A world otherwise overtaken by fear and
A heart vandalized and abused.
I have given up trying to discern
Why I was chosen to be cloaked
In this darkness for this life.
Merely thin skin stretched over fire.
I feel at ease here, peaceful.
Tunneling under the cool covers
Feeling the warmth of the souls
Beneath my purring shield of serenity.

Monday, February 27, 2006

my princess is gone



My life has never hurt this much. I can't even begin to explain. 2/16/06. The worst day of my life. I miss you my sweet Cilla, Buddy does too. Life will never be the same.

Wednesday, February 22, 2006

My best friend died



Priscilla
"Cilla"
1992-2006


I really have no strength to write more at this time. My Lady, my Princess, my Strength, my Love, my Heart.

Wednesday, February 15, 2006

Sister and the Personal Ads

Ok, I'll give this a go. I've had many online journals before, but in no way could they compare to Jess's... But I shall try to find some humor here and there to share, rather than compose long drawn out entries of depression for the joy of others to wallow in with me.

My sister, unfortunately, is going through a divorce. I had hoped that I would be the statistic in the family, but unfortunately it looks like 2/3 of us will be in this boat. I'm very careful what I say, this is not the sis I've been on the greatest of terms with for the last 15 years. BUT, suddenly I am an expert on something: Divorce and Dating. I find this rather humorous, I don't think I was very good at either of them, but it's nice to be appreciated.

She emailed yesterday asking for advice, she's ready to begin the paperwork. Where does she start? I called the woman who so kindly got rid of my ex 8 or 9 years ago and we spoke candidly for about half and hour. I opted to call my sister to tell her the results of this call.

A little background: I have 2 sisters, this one is 5 years younger than I, and the other is 7 years younger. Each of them has two children. The asshole that left my sister when their newborn was 4 weeks old is now living with his parents. They've been married 9 years. I am, of course, unbiased about their situation. :)
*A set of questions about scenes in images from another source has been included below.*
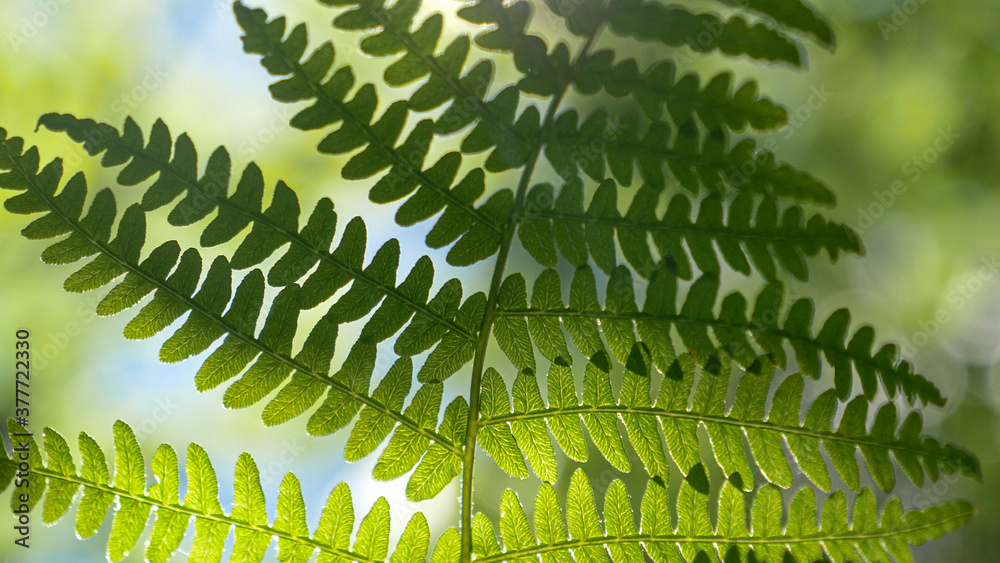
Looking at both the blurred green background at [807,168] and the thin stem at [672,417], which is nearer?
the thin stem at [672,417]

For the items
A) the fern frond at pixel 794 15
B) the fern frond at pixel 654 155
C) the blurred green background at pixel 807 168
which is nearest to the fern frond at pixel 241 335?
the fern frond at pixel 654 155

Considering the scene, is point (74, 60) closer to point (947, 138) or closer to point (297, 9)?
point (297, 9)

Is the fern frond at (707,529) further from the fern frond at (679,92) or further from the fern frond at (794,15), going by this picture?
the fern frond at (794,15)

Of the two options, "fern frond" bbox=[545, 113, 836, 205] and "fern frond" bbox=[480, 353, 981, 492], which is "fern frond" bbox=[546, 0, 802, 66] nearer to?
"fern frond" bbox=[545, 113, 836, 205]

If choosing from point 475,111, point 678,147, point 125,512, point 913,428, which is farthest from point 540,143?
point 125,512

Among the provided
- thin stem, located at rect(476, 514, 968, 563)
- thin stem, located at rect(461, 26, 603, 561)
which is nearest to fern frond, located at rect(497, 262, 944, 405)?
thin stem, located at rect(461, 26, 603, 561)
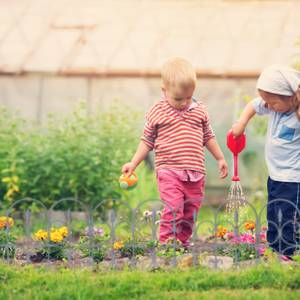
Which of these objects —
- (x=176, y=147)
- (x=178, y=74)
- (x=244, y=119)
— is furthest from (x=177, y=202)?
(x=178, y=74)

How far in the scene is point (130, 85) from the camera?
11477mm

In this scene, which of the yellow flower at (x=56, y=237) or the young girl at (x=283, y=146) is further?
the young girl at (x=283, y=146)

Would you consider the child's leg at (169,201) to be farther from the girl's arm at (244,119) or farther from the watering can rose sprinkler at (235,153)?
the girl's arm at (244,119)

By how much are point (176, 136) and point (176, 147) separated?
2.8 inches

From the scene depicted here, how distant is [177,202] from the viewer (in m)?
6.20

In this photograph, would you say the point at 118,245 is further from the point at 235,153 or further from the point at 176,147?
the point at 235,153

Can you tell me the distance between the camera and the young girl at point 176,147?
6.16 meters

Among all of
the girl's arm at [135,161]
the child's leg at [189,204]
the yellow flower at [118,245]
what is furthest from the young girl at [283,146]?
the yellow flower at [118,245]

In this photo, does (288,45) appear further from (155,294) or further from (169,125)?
(155,294)

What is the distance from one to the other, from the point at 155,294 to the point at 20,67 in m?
7.14

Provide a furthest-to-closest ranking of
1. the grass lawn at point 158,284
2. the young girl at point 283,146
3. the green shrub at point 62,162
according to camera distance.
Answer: the green shrub at point 62,162 → the young girl at point 283,146 → the grass lawn at point 158,284

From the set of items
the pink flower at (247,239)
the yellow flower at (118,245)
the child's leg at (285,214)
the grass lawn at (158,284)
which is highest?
the child's leg at (285,214)

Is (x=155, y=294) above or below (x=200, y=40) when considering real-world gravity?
below

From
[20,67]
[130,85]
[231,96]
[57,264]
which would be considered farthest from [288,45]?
[57,264]
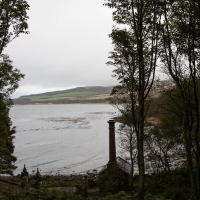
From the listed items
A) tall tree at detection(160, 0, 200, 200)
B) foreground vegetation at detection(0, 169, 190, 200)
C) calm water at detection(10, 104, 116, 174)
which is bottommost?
calm water at detection(10, 104, 116, 174)

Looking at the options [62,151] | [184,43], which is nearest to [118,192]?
[184,43]

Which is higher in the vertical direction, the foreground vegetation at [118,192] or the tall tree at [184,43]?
the tall tree at [184,43]

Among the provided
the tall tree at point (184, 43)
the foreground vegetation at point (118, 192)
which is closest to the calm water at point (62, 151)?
the foreground vegetation at point (118, 192)

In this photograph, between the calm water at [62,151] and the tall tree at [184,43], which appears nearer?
the tall tree at [184,43]

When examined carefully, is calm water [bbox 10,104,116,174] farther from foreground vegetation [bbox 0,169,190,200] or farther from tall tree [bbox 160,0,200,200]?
tall tree [bbox 160,0,200,200]

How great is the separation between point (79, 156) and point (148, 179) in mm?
26270

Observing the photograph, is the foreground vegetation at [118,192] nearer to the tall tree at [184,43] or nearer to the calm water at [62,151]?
the tall tree at [184,43]

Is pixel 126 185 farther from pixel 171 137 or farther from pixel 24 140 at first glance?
pixel 24 140

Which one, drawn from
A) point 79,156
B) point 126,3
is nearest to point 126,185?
point 126,3

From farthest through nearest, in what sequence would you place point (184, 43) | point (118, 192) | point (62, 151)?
point (62, 151)
point (118, 192)
point (184, 43)

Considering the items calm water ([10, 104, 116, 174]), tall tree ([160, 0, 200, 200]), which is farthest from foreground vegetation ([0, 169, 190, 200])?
calm water ([10, 104, 116, 174])

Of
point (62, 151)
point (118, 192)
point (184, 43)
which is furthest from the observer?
point (62, 151)

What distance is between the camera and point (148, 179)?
19125 mm

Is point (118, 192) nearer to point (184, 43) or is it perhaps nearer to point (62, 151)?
point (184, 43)
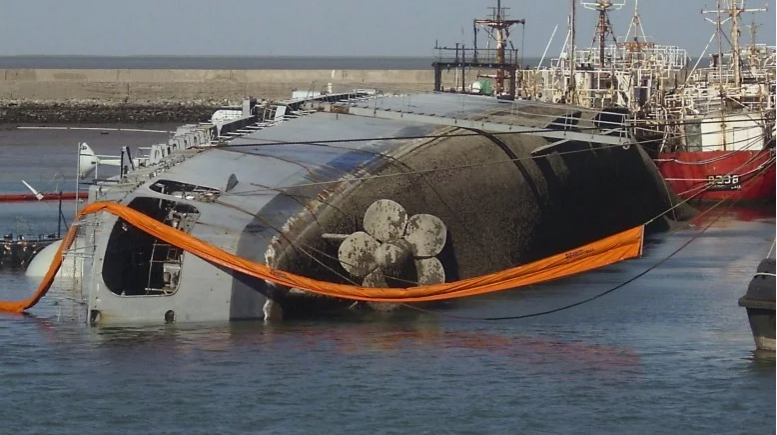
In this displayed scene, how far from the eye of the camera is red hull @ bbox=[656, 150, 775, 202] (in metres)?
50.6

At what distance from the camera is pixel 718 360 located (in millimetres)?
24406

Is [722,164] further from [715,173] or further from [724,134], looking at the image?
[724,134]

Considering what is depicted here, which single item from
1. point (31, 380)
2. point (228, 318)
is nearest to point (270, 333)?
point (228, 318)

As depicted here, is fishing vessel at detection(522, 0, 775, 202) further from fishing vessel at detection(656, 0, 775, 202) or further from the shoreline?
the shoreline

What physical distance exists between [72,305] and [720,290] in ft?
46.1

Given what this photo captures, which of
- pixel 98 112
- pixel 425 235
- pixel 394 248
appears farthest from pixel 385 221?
pixel 98 112

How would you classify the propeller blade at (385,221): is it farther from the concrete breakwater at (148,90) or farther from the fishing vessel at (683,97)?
the concrete breakwater at (148,90)

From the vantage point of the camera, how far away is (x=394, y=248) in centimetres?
2839

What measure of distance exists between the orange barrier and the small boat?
13.0 ft

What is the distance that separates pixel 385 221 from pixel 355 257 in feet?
3.77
So, in discussing these things with my sister she brings up a conversation she had with the other sister. The subject of dating. That she was in Wal-mart the other day and looked around at the men... and all she saw were disgusting fat, bald, hairy, loser-ish men. My other sister reminded her that the sampling at Wal-mart in the middle of the day is NOT exactly a random sampling...
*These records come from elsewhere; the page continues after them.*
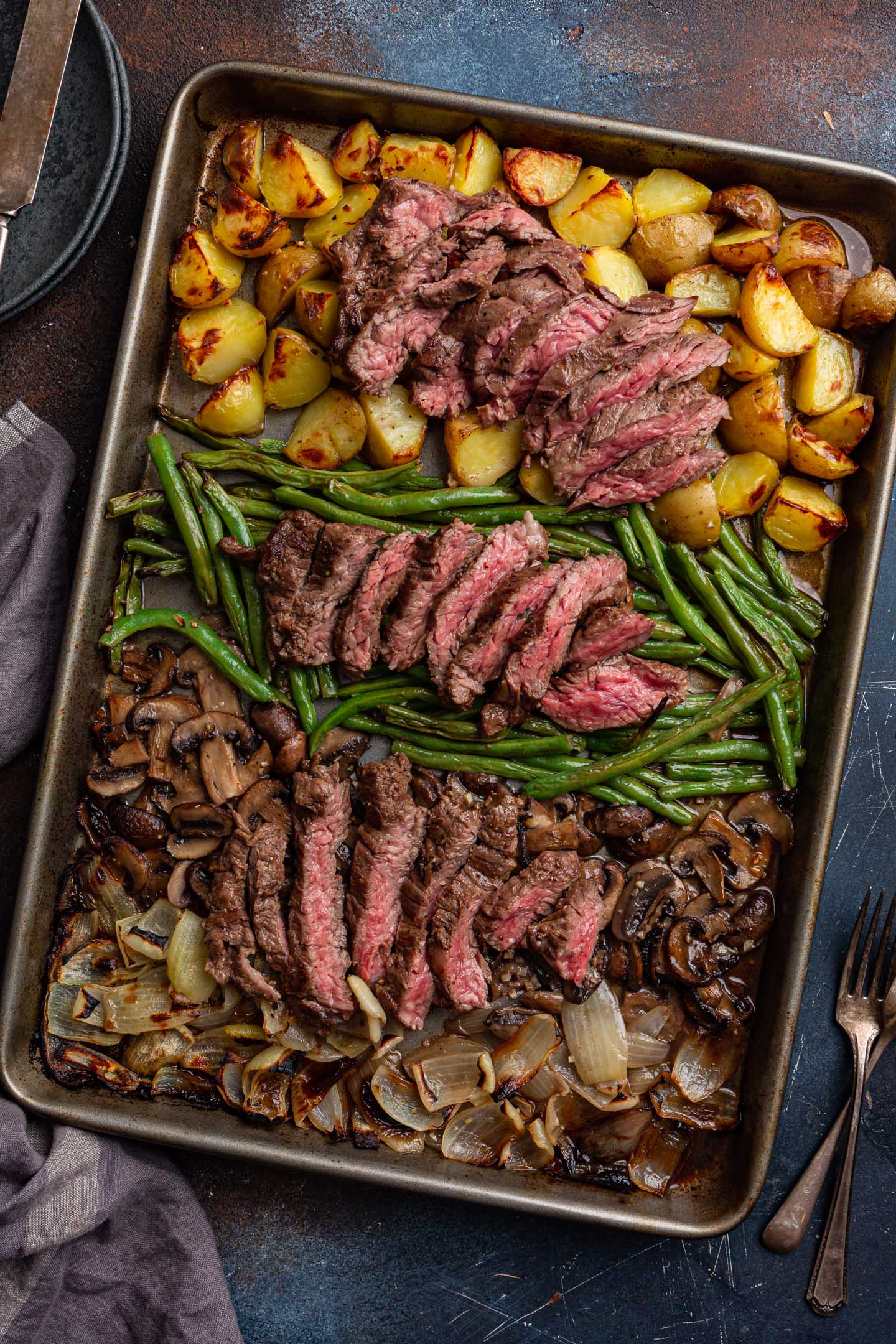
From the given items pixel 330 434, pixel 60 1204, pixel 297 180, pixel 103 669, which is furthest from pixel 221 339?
pixel 60 1204

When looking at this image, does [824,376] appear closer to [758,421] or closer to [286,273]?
[758,421]

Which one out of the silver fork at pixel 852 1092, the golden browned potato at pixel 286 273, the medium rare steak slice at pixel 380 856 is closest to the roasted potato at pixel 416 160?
the golden browned potato at pixel 286 273

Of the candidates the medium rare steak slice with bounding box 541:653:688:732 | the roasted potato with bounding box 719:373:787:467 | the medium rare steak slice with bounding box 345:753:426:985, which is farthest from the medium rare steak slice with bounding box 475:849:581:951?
the roasted potato with bounding box 719:373:787:467

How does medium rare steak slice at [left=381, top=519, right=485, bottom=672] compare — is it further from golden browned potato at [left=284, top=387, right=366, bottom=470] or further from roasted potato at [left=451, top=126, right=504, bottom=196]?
roasted potato at [left=451, top=126, right=504, bottom=196]

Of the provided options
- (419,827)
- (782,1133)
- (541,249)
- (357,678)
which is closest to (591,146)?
(541,249)

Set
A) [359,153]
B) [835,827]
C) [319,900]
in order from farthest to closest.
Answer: [835,827], [359,153], [319,900]

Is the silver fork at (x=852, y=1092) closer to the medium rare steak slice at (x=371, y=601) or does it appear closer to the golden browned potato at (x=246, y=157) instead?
the medium rare steak slice at (x=371, y=601)
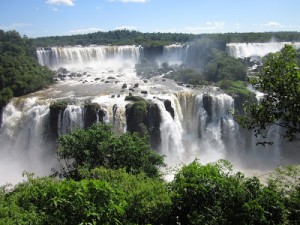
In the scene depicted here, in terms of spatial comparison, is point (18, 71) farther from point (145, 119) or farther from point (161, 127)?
point (161, 127)

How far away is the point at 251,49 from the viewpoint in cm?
5950

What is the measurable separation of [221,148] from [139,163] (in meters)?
17.0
She asked me the sites where I used to meet men before I met Eric, so I gave her some tips. Suddenly she sighed and said "yes, like anyone wants to date a 31 year old woman with two young children who is 20 pounds overweight and is lactating. I paused for a moment, and before I could really think I replied with the candor I normally reserve for people who are nicer to me: "well, some guys probably really get into the lactating thing!".

After the laughter subsided, and I was relieved that she wasn't offended, she proceeded to tell me things I wasn't sure that I wanted to hear. I decided to listen anyway, just for fun. When we all went up to visit my dear Grandmother a few weeks ago she told one of my nieces to never let anyone "swipe her twinkle". We three perverted sisters all discussed this on our drive home and it decided that it just somehow sounded dirty. And so it became dirty... And, yesterday being Valentine's day, yes, Eric swiped my twinkle. :P And before I hung up the phone I bid my sister good evening and a fresh supply of batteries.

Tuesday, February 07, 2006

Me and Eric & Me





me & Eric

My favorite Bast Picture

But I don't own this one. I shall take a picture of my collection some time.